Functionally understanding your own principles can help you build a solid foundation for strategic thinking. These are my personal engineering principles. There are many like them, but these ones are mine…
1. Prefer free software.
I owe everything to being interested in gnu and linux during the time it was emerging. It was easy to pay attention to developments in open source projects because I could just read the source code. Keeping my ear to the ground I gained a reputation of being able to deliver prototypes and production systems rapidly at little cost to the organization.
Beyond the functional benefits of free software more importantly is the liberty it awards you. This is something I think Richard Stallman is really right about; free as in free speech, not beer. If you stick with free software you will never have to pivot at the whim of the license holder.
I have never once regretted building systems based on free software components. As the adage goes; Nobody ever got fired for choosing redis or postgres.

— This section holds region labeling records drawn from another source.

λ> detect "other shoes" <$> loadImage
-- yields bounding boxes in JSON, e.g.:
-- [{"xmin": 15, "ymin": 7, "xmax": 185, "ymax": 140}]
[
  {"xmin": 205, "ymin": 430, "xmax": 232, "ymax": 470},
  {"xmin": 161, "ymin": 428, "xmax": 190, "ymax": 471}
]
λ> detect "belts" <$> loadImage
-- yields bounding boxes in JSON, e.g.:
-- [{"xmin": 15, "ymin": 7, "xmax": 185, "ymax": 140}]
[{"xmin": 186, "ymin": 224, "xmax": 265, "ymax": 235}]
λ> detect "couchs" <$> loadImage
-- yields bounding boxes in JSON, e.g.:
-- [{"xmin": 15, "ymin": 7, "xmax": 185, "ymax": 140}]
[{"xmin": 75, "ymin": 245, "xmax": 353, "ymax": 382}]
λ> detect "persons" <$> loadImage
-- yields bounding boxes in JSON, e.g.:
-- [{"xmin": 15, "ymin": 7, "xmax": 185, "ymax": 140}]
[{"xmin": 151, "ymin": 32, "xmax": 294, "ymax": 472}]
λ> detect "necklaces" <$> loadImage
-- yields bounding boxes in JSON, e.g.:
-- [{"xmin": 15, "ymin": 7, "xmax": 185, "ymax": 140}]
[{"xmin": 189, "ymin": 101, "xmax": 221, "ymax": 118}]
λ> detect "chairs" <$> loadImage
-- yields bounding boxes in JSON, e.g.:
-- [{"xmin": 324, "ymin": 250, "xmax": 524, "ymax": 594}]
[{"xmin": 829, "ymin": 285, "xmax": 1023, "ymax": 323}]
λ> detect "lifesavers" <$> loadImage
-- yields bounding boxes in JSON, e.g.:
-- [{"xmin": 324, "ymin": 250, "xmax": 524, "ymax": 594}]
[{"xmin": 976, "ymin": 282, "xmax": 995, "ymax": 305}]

2. Sprint zero isn’t negotiable.
I have always felt that the delivery pipeline has to evolve with your product just like any other money making feature. Being able to get your product to your customer is a feature that should ship in sprint zero. Ignore at your peril. You know you will have to do it later anyway and by then it will be more complicated.
It’s better to start with a simple delivery mechanism that can reliably ship nothing. When sprint one comes around your team will already be comfortable enough to reliably ship your first features. As complexity in your project emerges so will your pipeline.
Do it before you start engaging in feature work. You don’t have to come up with the perfect pipeline, you just need to be devoted to getting what is currently available to your customers. Put an end to early stop energy by designing the “perfect pipeline” upfront. Instead establish a solid foundation your team enjoys using to ensure continuous delivery to your customers and iterate on it over time.
3. Refactor as you go.
I have experienced a lot of engineering teams who are confused about the role of refactoring in their job.
I’ve been in countless meetings standing between the engineering team and the product team. The engineering team wants to slow down and fix any fallout from their previous sprint. The product team can’t understand why we can’t keep forward momentum. The engineering team thinks it’s reckless to jump ahead. The product team questions how we have tech debt on something we just did. And so on, and so on… Refactor as you go and eliminate this common divide between product and engineering.
Sure, teams working on legacy systems can sometimes afford to take a break from feature work to plan a refactoring sprint, but in my experience that approach seems endless and I’ve rarely seen it make a dent.
Nope, you should just refactor the bits of the codebase the code you are introducing is touching. Otherwise known as the boyscout rule. Likely the up next task is adjacent to the feature you just shipped anyway. This approach is great because it absolves you of existing tech debt while you make a difference with the awesome new widget you are shipping. You can make your engineering manager and your product team happy in one foul swoop. Include a bit of uncertainty time in your velocity predictions. No one will notice a few extra hours and you will never end up in a two week refactoring sprint again.
For Sr Engineers the code review cycle is a great time point out refactoring opportunities. Use consistent language from a common reference such as Refactoring Guru. Over time your team will develop a refactoring shorthand and their submissions will show improved pattern foo.
Complacency toward everyday refactoring could be the reason why new systems often drift into legacy territory faster than they ought to. If you do a little bit everyday it will feel less daunting. You will be more in tune with your codebase and you may even discover connections that may have otherwise been elusive.
4. Be Lazy!
This one has gotten me in trouble with manager types and perhaps there is a more nuanced way to say it but I truly mean it in the best possible way. I tried to make this point on the maintainable podcast and I’ll qualify further here.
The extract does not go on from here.